# Provided material start
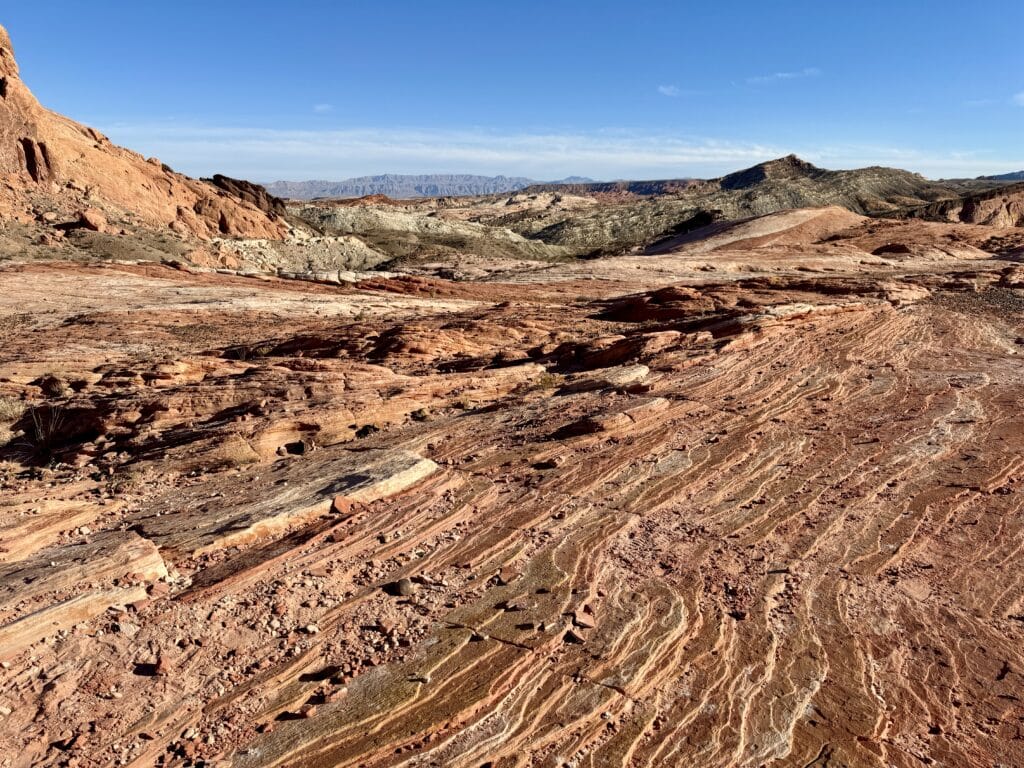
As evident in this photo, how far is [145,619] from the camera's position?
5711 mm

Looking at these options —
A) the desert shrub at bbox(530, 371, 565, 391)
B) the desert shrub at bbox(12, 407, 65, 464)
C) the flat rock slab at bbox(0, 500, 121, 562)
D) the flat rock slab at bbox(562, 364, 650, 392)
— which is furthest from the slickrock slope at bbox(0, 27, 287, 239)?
# Provided material end
# Provided material start
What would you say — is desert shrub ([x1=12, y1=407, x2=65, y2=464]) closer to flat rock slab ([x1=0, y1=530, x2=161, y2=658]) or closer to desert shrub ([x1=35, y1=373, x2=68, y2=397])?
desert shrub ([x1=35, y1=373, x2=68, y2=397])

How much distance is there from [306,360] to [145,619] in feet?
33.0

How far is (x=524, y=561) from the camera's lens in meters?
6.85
# Provided material end
Required work: Reproduce the material between the lines holding "As evident in" and "27, 287, 239)?", inclusive, with the requests included. Multiply every distance given in the answers by 1.7 and round to a whole number with halves going up, but leave the numbers in the requests unchanged.

Exercise solution:
As evident in this photo, how far is [145,619] from the camera's position?
9709 mm

Looking at these options —
A) the desert shrub at bbox(530, 371, 565, 391)
B) the desert shrub at bbox(12, 407, 65, 464)
C) the flat rock slab at bbox(0, 500, 121, 562)
D) the flat rock slab at bbox(562, 364, 650, 392)
— which is furthest from the slickrock slope at bbox(0, 27, 287, 239)?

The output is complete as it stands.